MAIN-VLA: Modeling Abstraction of Intention and eNvironment for Visual-Language-Action

Anonymous Submission

MAIN-VLA Framework Overview

Overview of MAIN-VLA. IA and ESA align instructions and visuals into sparse, actionable primitives during training. At inference, top-K token pruning filters redundancy for efficient, low-latency embodied behavior.

Abstract

Despite significant progress in Visual-Language-Action (VLA), in highly complex and dynamic environments that involve real-time unpredictable interactions (such as 3D open worlds and large-scale PvP games), existing approaches remain inefficient at extracting action-critical signals from redundant sensor streams.

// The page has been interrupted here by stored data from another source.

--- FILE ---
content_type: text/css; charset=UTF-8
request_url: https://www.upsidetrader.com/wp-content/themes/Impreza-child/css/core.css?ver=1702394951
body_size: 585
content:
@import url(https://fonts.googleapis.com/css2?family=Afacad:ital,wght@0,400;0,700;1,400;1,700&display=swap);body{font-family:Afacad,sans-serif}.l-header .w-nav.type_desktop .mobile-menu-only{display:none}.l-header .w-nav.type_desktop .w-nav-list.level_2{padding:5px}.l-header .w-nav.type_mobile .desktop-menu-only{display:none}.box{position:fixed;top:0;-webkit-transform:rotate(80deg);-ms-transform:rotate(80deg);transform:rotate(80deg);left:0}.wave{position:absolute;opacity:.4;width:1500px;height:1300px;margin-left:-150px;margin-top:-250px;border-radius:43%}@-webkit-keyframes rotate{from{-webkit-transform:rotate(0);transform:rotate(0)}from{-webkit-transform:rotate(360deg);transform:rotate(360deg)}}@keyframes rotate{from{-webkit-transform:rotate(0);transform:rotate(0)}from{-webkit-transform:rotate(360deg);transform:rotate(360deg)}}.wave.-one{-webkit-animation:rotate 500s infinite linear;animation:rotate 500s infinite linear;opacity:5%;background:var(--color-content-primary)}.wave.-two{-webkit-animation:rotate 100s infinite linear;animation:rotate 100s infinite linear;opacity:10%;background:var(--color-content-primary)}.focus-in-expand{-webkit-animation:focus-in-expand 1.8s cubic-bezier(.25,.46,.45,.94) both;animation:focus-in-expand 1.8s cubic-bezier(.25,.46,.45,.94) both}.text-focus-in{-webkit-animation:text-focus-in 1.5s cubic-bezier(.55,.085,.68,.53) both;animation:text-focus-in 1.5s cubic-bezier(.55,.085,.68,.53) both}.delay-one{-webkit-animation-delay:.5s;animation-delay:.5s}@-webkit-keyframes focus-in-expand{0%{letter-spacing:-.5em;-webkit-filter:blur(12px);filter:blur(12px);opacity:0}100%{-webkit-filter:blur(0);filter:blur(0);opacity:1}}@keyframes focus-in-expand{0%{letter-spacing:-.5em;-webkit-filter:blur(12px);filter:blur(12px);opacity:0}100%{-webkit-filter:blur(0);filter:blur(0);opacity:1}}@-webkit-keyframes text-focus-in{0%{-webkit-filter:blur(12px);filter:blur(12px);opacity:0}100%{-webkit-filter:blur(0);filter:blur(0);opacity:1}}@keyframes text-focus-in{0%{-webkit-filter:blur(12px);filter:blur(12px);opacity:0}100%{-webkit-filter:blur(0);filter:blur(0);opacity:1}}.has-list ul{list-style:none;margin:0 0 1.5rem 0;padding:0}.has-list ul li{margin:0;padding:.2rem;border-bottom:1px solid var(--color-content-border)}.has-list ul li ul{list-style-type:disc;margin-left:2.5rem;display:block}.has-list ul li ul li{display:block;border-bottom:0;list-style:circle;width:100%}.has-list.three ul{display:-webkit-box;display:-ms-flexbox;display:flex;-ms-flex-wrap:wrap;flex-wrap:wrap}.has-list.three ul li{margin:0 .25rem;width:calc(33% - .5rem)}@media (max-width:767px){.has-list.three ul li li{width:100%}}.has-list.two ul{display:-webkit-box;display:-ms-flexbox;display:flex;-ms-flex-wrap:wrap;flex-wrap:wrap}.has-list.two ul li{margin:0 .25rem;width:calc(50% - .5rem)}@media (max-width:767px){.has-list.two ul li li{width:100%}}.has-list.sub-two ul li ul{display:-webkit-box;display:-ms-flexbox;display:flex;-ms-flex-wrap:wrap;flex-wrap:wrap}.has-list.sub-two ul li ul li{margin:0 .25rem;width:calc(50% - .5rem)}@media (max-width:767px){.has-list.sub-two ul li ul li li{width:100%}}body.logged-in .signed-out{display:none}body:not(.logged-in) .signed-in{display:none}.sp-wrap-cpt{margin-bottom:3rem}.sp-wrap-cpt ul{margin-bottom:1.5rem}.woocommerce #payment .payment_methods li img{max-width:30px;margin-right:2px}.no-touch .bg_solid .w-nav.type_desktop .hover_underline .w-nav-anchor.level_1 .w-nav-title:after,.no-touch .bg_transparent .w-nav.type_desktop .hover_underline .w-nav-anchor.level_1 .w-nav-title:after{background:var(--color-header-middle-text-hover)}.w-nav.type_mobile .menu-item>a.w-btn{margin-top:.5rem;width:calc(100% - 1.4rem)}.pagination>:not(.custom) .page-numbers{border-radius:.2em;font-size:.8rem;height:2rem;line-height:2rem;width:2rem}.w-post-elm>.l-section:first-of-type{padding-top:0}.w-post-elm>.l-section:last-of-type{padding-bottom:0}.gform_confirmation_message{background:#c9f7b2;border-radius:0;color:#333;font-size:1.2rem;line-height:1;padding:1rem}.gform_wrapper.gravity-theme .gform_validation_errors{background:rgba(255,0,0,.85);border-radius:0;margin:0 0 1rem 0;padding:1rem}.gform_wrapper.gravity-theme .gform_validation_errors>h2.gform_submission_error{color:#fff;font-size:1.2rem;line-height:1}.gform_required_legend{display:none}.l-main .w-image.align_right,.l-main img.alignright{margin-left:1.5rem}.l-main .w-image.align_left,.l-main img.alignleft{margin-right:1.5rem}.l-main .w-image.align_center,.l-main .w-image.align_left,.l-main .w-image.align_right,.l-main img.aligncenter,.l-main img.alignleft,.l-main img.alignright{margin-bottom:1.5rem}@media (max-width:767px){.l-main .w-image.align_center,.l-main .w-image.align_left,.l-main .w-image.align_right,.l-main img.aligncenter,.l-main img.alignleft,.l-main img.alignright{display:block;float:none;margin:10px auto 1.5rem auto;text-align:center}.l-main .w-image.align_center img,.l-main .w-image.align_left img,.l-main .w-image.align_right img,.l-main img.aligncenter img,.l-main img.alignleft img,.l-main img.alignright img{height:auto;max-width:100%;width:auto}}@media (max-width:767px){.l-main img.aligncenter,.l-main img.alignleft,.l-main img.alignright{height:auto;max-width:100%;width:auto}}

To tackle this, we introduce MAIN-VLA, a framework that explicitly Models the Abstraction of Intention and eNvironment to ground decision-making in deep semantic alignment rather than superficial pattern matching. Specifically, our Intention Abstraction (IA) extracts verbose linguistic instructions and their associated reasoning into compact, explicit semantic primitives, while the Environment Semantics Abstraction (ESA) projects overwhelming visual streams into a structured, topological affordance representation. Furthermore, aligning these two abstract modalities induces an emergent attention-concentration effect, enabling a parameter-free token-pruning strategy that filters out perceptual redundancy without degrading performance. Extensive experiments in open-world Minecraft and large-scale PvP environments (Game for Peace and Valorant) demonstrate that MAIN-VLA sets a new state-of-the-art, which achieves superior decision quality, stronger generalization, and cutting-edge inference efficiency.

Benchmark on Game for Peace

We establish a taxonomy of six atomic tasks that encapsulate the complete lifecycle of a battle royale match at an intermediate difficulty level (Gold and Silver tiers).

Precision Parachuting

Controlling descent trajectory to land within a minimal radius of a designated waypoint.

Resource Scavenging

Exploring the environment to identify, pick up, and collect essential loot such as weapons and armor.

Combat Engagement

Detecting adversaries and managing recoil to inflict lethal damage in encounters.

Teammate Revival

Identifying and reviving knocked-down teammates to restore their combat status.

Vehicle Acquisition

Searching for, locating, and boarding available vehicles to secure strategic mobility across the battlefield.

Strategic Rotation

Navigating towards the shrinking safe zone while avoiding obstacles under strict time constraints.